Question

A single-phase, $\mathbf{120}\mathbf{}\mathbf{V}\left(\mathrm{rms}\right)\mathbf{,}\mathbf{60}\mathbf{Hz}$source supplies power to a series R-L circuit consisting of$\mathbf{R}\mathbf{=}\mathbf{10}\mathbf{\Omega }$and$\mathbf{L}\mathbf{=}\mathbf{40}\mathbf{mH}$(a) Determine the power factor of the circuit and State whether it is lagging or leading. (b) Determine the real and reactive power absorbed by the load. (c) Calculate the peak magnetic energy${\mathbf{W}}_{\mathbf{int}}$stored in the inductor by using the expression${\mathbf{W}}_{\mathbf{int}}\mathbf{=}\mathbf{L}\left({l_{\mathrm{rms}}}^2\right)$and check whether the reactive power$\mathbf{Q}\mathbf{=}{\mathbf{\omega W}}_{\mathbf{int}}$is satisfied. (Note: The instantaneous magnetic energy storage fluctuates between zero and the peak energy.

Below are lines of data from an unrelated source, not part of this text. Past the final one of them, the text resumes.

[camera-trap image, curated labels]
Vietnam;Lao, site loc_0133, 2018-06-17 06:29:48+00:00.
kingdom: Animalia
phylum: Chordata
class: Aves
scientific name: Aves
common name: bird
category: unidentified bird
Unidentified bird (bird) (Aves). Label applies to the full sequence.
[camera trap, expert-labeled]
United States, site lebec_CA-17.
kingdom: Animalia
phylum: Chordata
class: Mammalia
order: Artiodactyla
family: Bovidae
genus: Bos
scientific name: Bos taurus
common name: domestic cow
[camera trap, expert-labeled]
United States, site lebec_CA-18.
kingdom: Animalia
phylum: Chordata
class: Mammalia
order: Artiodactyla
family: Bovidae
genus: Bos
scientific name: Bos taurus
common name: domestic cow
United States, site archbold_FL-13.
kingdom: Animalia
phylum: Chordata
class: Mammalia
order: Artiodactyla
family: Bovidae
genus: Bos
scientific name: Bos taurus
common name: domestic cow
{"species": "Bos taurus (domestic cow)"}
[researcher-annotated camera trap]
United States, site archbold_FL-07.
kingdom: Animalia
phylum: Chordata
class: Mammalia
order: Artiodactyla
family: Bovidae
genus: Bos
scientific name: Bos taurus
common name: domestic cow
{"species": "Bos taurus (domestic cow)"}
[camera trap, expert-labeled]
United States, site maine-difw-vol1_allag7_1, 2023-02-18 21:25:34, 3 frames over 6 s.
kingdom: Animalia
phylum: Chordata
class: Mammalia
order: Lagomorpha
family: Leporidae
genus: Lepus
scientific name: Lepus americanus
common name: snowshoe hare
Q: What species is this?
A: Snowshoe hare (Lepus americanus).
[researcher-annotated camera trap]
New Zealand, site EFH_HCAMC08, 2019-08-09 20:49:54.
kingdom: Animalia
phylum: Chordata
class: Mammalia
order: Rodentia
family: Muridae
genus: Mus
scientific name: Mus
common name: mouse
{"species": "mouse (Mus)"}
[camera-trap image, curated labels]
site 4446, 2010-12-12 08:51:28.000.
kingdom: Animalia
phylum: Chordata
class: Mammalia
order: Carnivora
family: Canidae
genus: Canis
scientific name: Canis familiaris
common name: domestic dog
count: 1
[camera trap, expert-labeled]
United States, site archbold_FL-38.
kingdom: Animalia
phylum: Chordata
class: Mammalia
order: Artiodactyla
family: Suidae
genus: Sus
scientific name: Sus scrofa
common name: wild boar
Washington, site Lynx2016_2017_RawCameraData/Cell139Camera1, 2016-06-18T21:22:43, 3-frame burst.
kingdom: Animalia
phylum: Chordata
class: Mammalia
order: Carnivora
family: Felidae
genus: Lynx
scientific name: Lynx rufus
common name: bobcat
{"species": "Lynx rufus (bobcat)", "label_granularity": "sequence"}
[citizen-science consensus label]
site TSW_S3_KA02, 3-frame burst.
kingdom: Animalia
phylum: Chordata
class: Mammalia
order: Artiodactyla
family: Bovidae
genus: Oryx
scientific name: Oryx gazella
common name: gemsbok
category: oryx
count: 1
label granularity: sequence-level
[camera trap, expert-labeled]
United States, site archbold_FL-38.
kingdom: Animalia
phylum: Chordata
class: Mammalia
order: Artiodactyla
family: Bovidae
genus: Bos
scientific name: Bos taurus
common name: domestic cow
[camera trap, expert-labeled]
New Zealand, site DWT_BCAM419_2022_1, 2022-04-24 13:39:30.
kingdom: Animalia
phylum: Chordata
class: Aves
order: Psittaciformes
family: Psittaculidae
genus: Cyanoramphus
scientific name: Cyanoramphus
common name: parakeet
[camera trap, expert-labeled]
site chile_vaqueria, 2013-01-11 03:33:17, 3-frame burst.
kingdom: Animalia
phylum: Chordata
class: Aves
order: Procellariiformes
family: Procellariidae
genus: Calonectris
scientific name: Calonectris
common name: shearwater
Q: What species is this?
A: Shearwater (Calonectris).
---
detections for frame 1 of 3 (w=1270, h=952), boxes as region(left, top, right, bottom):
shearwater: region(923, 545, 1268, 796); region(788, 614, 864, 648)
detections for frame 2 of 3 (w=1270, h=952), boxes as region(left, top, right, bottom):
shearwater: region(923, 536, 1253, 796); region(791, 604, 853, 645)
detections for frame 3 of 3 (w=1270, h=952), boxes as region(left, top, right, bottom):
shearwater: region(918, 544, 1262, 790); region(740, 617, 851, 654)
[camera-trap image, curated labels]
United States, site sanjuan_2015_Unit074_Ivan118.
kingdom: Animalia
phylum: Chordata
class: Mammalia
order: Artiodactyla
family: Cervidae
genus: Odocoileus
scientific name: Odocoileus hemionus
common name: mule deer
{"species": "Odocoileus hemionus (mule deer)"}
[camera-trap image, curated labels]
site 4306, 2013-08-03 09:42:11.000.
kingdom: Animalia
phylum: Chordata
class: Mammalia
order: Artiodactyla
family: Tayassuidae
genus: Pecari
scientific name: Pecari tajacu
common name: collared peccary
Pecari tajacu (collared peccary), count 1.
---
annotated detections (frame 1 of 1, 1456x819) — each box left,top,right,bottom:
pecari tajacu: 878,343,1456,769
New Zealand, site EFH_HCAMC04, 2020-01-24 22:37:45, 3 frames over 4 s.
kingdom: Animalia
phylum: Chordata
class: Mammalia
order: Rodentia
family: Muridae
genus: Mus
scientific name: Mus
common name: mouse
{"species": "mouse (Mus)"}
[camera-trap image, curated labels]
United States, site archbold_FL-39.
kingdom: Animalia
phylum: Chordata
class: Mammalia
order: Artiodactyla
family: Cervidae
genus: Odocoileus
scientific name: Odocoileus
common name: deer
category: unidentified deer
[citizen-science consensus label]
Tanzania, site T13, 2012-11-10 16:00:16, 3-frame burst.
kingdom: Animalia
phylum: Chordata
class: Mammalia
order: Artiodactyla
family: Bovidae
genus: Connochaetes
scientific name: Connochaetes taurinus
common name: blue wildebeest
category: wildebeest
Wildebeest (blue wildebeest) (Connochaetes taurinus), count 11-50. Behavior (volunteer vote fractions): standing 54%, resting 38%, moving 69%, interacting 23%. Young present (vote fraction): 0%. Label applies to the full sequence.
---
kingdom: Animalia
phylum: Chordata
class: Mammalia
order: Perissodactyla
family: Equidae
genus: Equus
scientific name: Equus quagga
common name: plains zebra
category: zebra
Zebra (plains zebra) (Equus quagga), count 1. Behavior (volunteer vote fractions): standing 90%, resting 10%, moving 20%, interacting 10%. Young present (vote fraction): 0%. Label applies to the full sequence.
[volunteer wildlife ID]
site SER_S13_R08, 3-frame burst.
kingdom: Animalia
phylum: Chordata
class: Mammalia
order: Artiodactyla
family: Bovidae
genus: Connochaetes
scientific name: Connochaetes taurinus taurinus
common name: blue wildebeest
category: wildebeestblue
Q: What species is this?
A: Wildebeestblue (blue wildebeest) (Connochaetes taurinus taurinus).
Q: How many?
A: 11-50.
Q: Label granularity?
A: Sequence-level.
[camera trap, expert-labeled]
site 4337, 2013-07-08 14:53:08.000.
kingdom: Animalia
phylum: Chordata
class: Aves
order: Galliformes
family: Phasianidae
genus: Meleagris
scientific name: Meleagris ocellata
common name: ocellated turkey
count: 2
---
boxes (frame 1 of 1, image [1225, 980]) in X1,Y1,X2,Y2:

This energy must be sent twice each cycle to the load from the source by means of reactive power flows.)

Short answer

(a) The power factor of the circuit is $0.552\mathrm{lagging}$.

(b) The real and reactive power absorbed by the load are $439.93\mathrm{KW}$and $662.90\mathrm{VAR}$.

(c) The peak magnetic energy stored in the inductor is $1.76\mathrm{J}$.

Step-by-step solution

Calculate the power factor of the circuit and State whether it is lagging or leading.

The impedance can be calculated as:

$$\begin{gathered} \mathrm{Z}=\mathrm{R}+\mathrm{j\omega L} \\ \mathrm{Z}=\mathrm{R}+\mathrm{j}2\mathrm{\pi fL} \end{gathered}$$

Solve for the impedance as:

$$\begin{gathered} \mathrm{Z}=10+\mathrm{j}2\mathrm{\pi }\times 60\times 40\times {10}^{-3} \\ \mathrm{Z}=10+\mathrm{j}15.07 \end{gathered}$$

Convert the impedance into polar form

$18.08\angle 56.43°\mathrm{\Omega }$

The rms value of the current can be calculated as:

${\mathrm{I}}_{\mathrm{rms}}=\frac{{\mathrm{V}}_{\mathrm{rms}}}{\mathrm{Z}}$

Substitute the values and solve.

$$\begin{gathered} {\mathrm{I}}_{\mathrm{rms}}=\frac{120}{18.08\angle 56.43°} \\ {\mathrm{I}}_{\mathrm{rms}}=6.63\angle -56.43°\mathrm{A} \end{gathered}$$

(a)

The phase difference between current and voltage can be calculated as:

$$\begin{gathered} \varphi =0°-\left(56.43°\right) \\ \varphi =56.43° \end{gathered}$$

The power factor of the circuit

$$\begin{gathered} p.f=\cos \left(56.43°\right) \\ p.f=0.552 \end{gathered}$$

Hence the power factor of the circuit is$0.552\mathrm{lagging}$.

Calculate the real and reactive power absorbed by the load.

(b)

The real power absorbed by the load can be calculated as:

$$\begin{gathered} P=V_{rms}{I}_{rms}\cos \left(\varphi \right) \\ P=120\times 6.63\cos \left(56.43\right) \\ P=439.93\mathrm{W} \end{gathered}$$

The reactive power absorbed by the load can be calculated as:

$$\begin{gathered} Q=V_{rms}{I}_{rms}\cos \left(\varphi \right) \\ Q=120\times 6.63\sin \left(56.43\right) \\ Q=662.90\mathrm{VAR} \end{gathered}$$

Hence, the real and reactive power absorbed by the load are$439.93\mathrm{KW}$and$662.90\mathrm{VAR}$.

Calculate the peak magnetic energy Wintstored in the inductor by using the expressionWint=L(Irms2).

(c)

The peak magnetic energy can be calculated as:

$$\begin{gathered} \mathrm{W}=\mathrm{I}{\left({\mathrm{I}}_{\mathrm{rms}}\right)}^2 \\ \mathrm{W}=40\times {10}^{-3}\times {\left(6.63\right)}^2 \\ \mathrm{W}=1.76\mathrm{J} \end{gathered}$$

To check whether the reactive power is satisfied substitute the values in the equation $Q=\omega W$and solve.

$$\begin{gathered} Q=2\pi \times 60\times 1.76 \\ Q=663VAR \end{gathered}$$

Hence, the peak magnetic energy stored in the inductor is$1.76\mathrm{J}$.